Some authors 21 studied the effects of PRP on the clinical outcome of patients undergoing CABG. The topical application of PRP on chest and leg wounds seemed to have a beneficial effect on pain, bruising and blood loss. Although prospective in design, both studies were underpowered to evaluate any treatment effects, because of the small number of patients enrolled. Conversely, Dörge et al. 22 concluded that the topical application of autologous PRP did not reduce the incidence of DSWI in cardiac surgery patients with high‐risk profile. Similarly, Litmathe et al. 23 found no beneficial effect of PRP on wound healing in patients undergoing cardiac surgery. However, it can be argued that small number of patients enrolled in both trials might have influenced their conclusions. Khalafi et al. 24 in their retrospective analysis of a consecutive series of 1446 patients undergoing CABG found that the application of PRP significantly reduced the occurrence of chest and leg wound infection and discharge. However, this study included patients who had undergone endoscopic saphenous vein harvest with a relatively lower risk of mediastinal contamination from Staphylococcus epidermidis.
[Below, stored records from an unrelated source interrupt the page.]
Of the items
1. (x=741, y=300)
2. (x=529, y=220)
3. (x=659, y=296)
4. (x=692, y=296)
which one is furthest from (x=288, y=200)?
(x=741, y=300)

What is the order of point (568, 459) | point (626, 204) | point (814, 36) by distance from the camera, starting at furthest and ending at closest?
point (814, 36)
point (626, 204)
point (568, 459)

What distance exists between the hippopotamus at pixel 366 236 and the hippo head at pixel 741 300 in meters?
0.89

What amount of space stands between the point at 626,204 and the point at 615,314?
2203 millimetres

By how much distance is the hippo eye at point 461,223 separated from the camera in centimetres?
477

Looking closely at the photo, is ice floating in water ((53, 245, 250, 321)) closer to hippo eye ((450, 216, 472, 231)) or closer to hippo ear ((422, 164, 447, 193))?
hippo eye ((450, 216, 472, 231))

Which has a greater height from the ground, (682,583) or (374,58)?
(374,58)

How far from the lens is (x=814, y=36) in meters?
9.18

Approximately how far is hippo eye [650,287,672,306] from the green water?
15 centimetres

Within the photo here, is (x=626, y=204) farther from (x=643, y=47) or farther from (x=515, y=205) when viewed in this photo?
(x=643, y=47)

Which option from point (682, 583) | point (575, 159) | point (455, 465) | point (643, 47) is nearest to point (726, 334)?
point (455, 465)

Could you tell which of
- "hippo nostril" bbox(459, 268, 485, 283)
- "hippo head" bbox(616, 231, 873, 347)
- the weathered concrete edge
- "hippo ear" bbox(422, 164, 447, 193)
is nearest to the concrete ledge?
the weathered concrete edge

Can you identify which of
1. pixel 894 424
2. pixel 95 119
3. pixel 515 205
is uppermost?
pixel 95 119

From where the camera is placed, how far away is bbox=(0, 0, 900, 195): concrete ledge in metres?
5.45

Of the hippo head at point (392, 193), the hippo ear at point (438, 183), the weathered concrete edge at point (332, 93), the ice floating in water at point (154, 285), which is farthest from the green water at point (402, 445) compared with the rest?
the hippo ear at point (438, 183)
This study, although retrospective, proves that the routine use of PRP could significantly reduce the incidence of both DSWI and either SSWI without any adverse reaction to it. Moreover, the cost of a preventive treatment with PRP is definitely lower than that of 1‐day hospital stay. Taking into account that one patient with mediastinitis may require at least 7 days of hospital stay and use of several devices for wound dressing (VAC therapy, antibiotic lavage, antibiotic instillation, costly antibiotic therapy and advanced wound dressings), the prevention of sternal wound infection with PRP is advantageous both in the cost analysis setting and to reduce further discomforts to the patient. In conclusion, regenerative medicine provided the surgeon a potential tool to help prevent dreadful complications such as sternal wound infections.

Limitations of the study

This study is a retrospective analysis with all the limitations of such observational studies. Moreover, it includes different frame times of surgical practice, although consecutively. However, over the years, surgeons, surgical techniques and surgical and clinical treatment protocols remain unchanged. Finally, excellent clinical results obtained with PRP application may raise ethical issues to perform a randomised trial.